Una mañana dificilona

A ver, ¿le pedirá permiso a un dedo para mover el otro?, según lo veo, sí. Y también se irá sacando las palabras una por una, como cuando empezábamos a fumar en la secundaria y ante la demanda del mosquerío que se arremolinaba, sacábamos los cigarrillos de pellizquito, o de uña, como también creo que se decía, desde la cajetilla guardada en el bolsillo de la camisa. Porque yo, que soy, digamos, el fiscal permanente de su acusación de estar vivo, lo veo muy masomenitos esta mañana, muy de pocos bríos y más bien lacio lacio, como la canción de Lucha Reyes y no creo que emprenda ningún viaje que valga la pena; irá como aquella terrible vez que caminó las seis cuadras que mediaban entre la casa y la escuela, con su mochilita colgada en la espalda, y se vio arrebatado por una incipiente vocación de investigador de grietas, estrías, marcas, improntas y huellas en todas las paredes y los pisos del camino que se volvió de tal eternidad que al llegar al destino, ay, el destino estaba ya cerrado, y en lugar de regresarse a la casa, sentó en algún quicio su desolación de niño abandonado por el destino a los seis años y se pasó la tarde esperando a que soplara la ráfaga de aire desconocido que lo marcaría de tal manera que él no sabía entonces y que yo, a estas alturas, ni me imagino por más voluntad de narrador que ponga.

Pero cuán segura sería la ciudad que lo dejaban a esa edad ir solo a la escuela, caminando por las calles; si se pone a recordar tiene montones de ejemplos, incluso nocturnos; de cuando en las calles de noche no se podía leer porque todavía no se había decretado la abolición de la oscuridad y sólo había un foco en cada esquina, y con frecuencia había espantos y fantasmas, mucho más selectivos y trascendentes que los malhechores de cualquier signo; los entes de la noche se especializaban en erizarle a uno los pelillos de la nuca y en hacerle acelerar la respiración y el paso pero fuera de eso eran –y así lo fueron siempre- inofensivos.

Otra cosa habrían sido los jinetes del Apocalipsis, que estaban constantemente a punto de bajar, de aparecerse galopando desde el fondo de la perspectiva escénica y ante los que no habría recurso posible porque irían deshaciéndolo todo y junto con todo a nosotros que de una vez acabaríamos disueltos en esa nata caótica de inimaginable horror, sin haber tenido oportunidad de llegar al compromiso que hoy nos mueve para hacer esta página.

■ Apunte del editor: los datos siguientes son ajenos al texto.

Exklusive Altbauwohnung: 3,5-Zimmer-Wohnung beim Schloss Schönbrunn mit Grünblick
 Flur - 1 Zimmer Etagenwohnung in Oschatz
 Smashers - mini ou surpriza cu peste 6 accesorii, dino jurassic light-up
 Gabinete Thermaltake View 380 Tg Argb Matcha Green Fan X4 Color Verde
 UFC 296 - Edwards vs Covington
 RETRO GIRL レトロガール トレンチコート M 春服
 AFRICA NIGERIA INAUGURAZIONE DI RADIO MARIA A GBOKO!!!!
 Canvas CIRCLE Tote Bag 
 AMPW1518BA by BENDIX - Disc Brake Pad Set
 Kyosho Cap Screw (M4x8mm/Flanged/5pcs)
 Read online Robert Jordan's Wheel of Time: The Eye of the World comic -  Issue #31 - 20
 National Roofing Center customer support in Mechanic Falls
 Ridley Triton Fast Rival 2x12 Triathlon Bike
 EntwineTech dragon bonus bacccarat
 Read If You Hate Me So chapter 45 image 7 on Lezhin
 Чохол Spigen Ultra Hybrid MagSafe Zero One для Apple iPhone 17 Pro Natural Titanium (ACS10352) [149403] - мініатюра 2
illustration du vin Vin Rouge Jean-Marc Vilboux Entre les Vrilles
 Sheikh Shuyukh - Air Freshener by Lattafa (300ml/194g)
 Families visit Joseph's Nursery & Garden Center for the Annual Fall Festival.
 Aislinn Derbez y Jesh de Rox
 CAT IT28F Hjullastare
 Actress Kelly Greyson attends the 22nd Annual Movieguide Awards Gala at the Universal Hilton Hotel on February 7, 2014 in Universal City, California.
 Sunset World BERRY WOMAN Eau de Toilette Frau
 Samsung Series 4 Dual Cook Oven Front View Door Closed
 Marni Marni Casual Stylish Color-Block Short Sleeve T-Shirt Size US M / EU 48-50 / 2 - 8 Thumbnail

¿Qué tal? ¿Se los dije o no se los dije? Miren con qué lánguido trapío embiste. Y es que el chute me lo deja muy mansito. Pero lo que me gusta de él y por eso no lo abandono desde que me tomó como narrador es el pundonor, la casta que saca para que no se diga que se quedó echado y vayan a tocarle un vergonzoso –mortal para él- regreso a las dehesas acompañado de los cabestros.